### [Provided passage]
☆ ☆ ☆ ☆ ☆ ☆ ☆
StringExtras

Adds utilities to String for doing things like finding the next N indexes of a recurrence.

// In com/tristanhunt/knockoff/StringExtras.scala
package com.tristanhunt.knockoff

import scala.collection.mutable.ListBuffer

trait StringExtras {
    
    class   KnockoffCharSequence( val seq : CharSequence )
    extends KnockoffString( seq.toString )
    
    class KnockoffString( val wrapped : String ) {
   
      def substringOption( start : Int, finish : Int ) : Option[ String ] = {
        if ( start < finish )
          Some( wrapped.substring( start, finish ) )
        else
          None
      }
      
      def toOption : Option[ String ] =
        if ( wrapped.isEmpty ) None else Some( wrapped )
   
      /**
       * Return the next N indices of a string where the sequence is found.
       * @return A list of size n if found, otherwise Nil
       */
      def nextNIndicesOf( n : Int, str : String, escape : Option[ Char ] ) : List[Int] = {
        val found = nextIndexOfN( n, str, -1, new ListBuffer, escape )
        if ( found.length == n ) found else Nil
      }

      /**
        Recursive implementation that builds up the list of indices. Note that
        this is specialized for knockoff: it allows backslash escapes.

        @param left The number of indexes remaining to be found.
        @param str The source string.
        @param index Where we start our search.
        @param current The indexes we've found so far.
        @param escape If set, ignore sequences that have this character preceding it.
      */
      private def nextIndexOfN(
          left    : Int,
          str     : String,
          index   : Int,
          current : ListBuffer[Int],
          escape  : Option[ Char ]
        ) : List[Int] = {

        if ( left <= 0 || index >= wrapped.length ) return current.toList
        val next = wrapped.indexOf( str, index )
        if ( next > 0 && escape.isDefined && wrapped.charAt( next - 1 ) == escape.get )
          return nextIndexOfN( left, str, next + str.length, current, escape )
        if ( next >= 0 ) current += next
        nextIndexOfN( left - 1, str, next + str.length, current, escape )
      }
      
      /**
        Locates proper parenthetical sequences in a string.
      */
      def findBalanced(
          open  : Char,
          close : Char,
          start : Int
        ) : Option[Int] = {
      
        val nextOpen = wrapped.indexOf( open, start )
        if ( (nextOpen == -1) || (wrapped.length == nextOpen + 1) ) return None
        findBalancedClose( 1, open, close, start + 1 )
      }
      
      /**
        Recursive method for paren matching that is initialized by findBalanced.
      */
      private def findBalancedClose(
        count : Int,
        open  : Char,
        close : Char,
        index : Int
      ) : Option[Int] = {
        if ( wrapped.length <= index ) return None
       
        val nextOpen  = wrapped.indexOf( open, index )
        val nextClose = wrapped.indexOf( close, index )
       
        if ( nextClose == -1 ) return None
        
        // We find another unbalanced open
        if ( (nextOpen != - 1) && (nextOpen < nextClose) )
☆ ☆ ☆ ☆ ☆ ☆ ☆
### [Record excerpts]
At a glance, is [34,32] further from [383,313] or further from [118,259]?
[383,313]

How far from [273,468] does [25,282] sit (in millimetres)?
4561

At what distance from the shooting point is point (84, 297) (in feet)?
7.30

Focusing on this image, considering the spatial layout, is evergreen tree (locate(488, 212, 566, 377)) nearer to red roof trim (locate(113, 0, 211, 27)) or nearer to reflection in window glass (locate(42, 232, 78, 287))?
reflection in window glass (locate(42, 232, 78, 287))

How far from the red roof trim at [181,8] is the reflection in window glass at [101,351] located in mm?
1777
☆ ☆ ☆ ☆ ☆ ☆ ☆
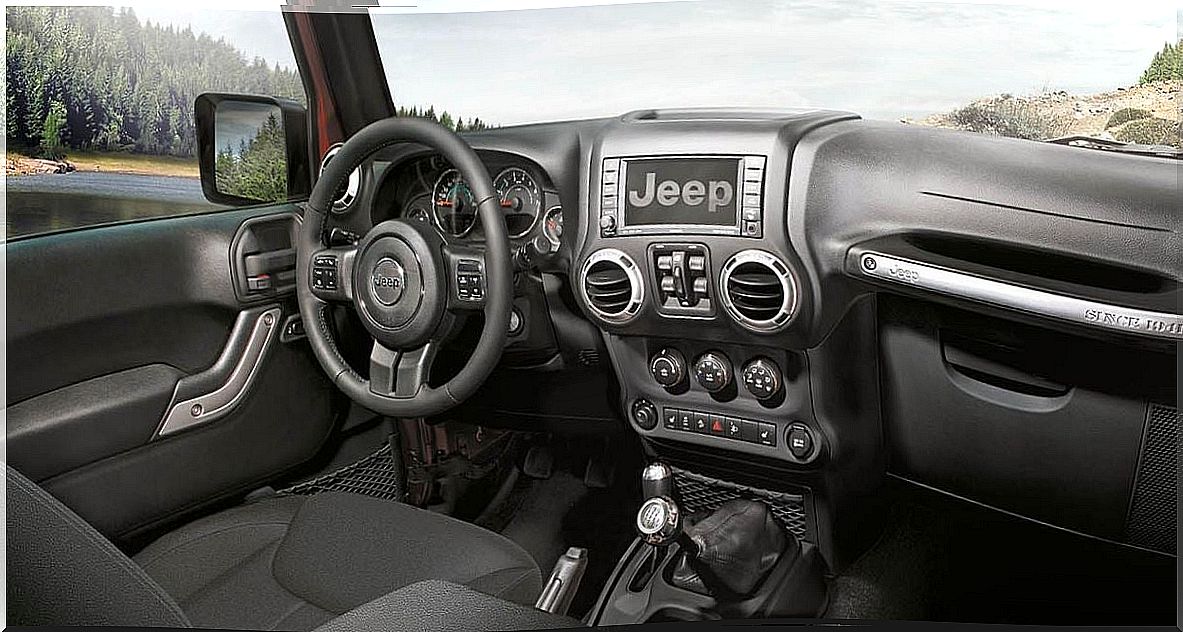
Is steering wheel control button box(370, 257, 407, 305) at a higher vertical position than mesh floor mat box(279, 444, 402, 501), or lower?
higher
☆ ☆ ☆ ☆ ☆ ☆ ☆
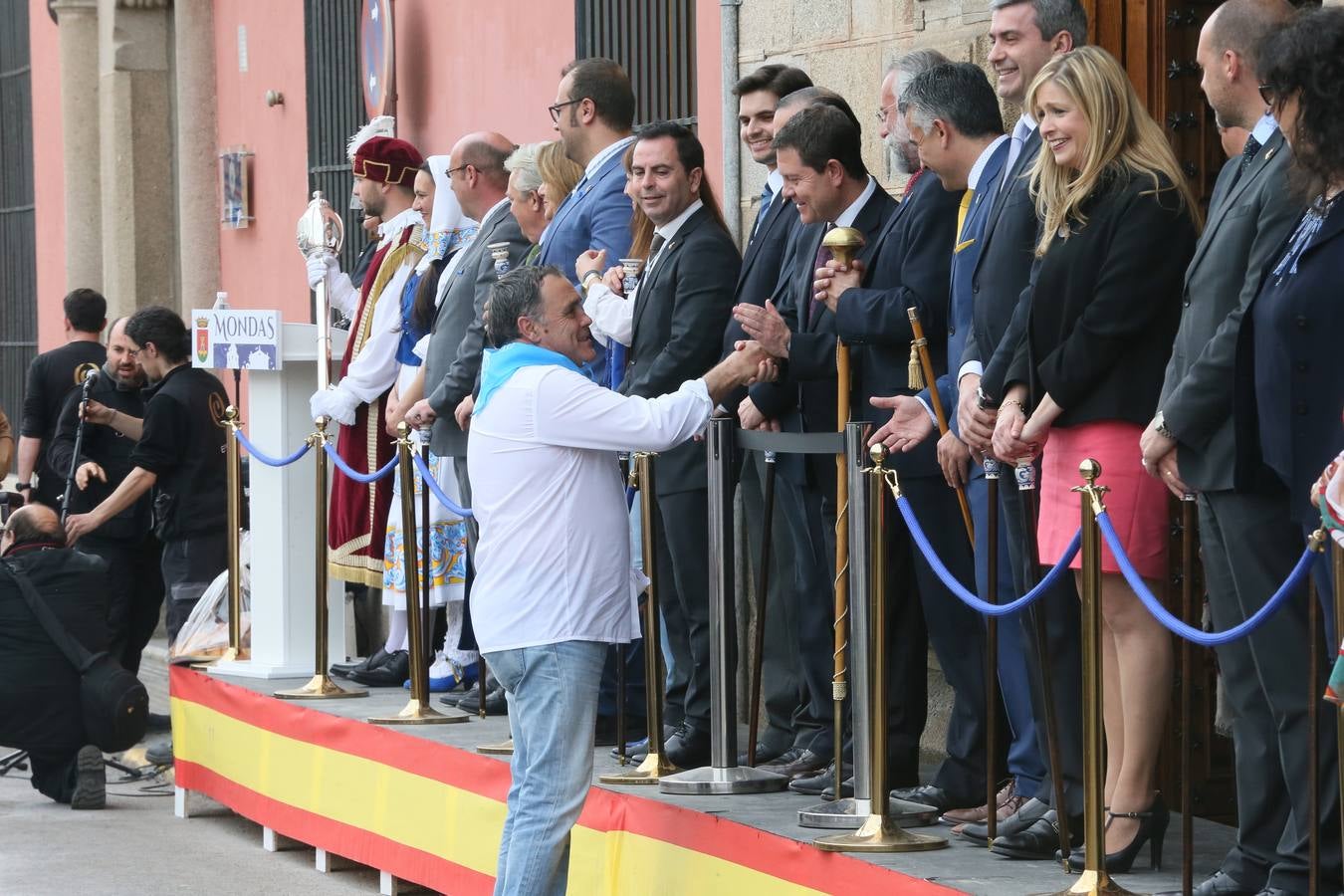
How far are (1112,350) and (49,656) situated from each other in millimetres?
☆ ☆ ☆ ☆ ☆ ☆ ☆
### [Your tasks]
#1 Using the StringExtras code, answer each question:
(a) What does nextNIndicesOf return if it does not find n indices?
(b) What kind of escapes does the comment on nextIndexOfN say it allows?
(c) According to its comment, what does findBalanced locate?
#2 Please list every line of the entries that contains the string "glass". Case counts.

### [Answers below]
#1
(a) Nil
(b) Backslash escapes
(c) Proper parenthetical sequences in a string

#2
Focusing on this image, considering the spatial layout, is evergreen tree (locate(488, 212, 566, 377)) nearer to red roof trim (locate(113, 0, 211, 27)) or nearer to reflection in window glass (locate(42, 232, 78, 287))?
reflection in window glass (locate(42, 232, 78, 287))
How far from the red roof trim at [181,8] is the reflection in window glass at [101,351] located in mm?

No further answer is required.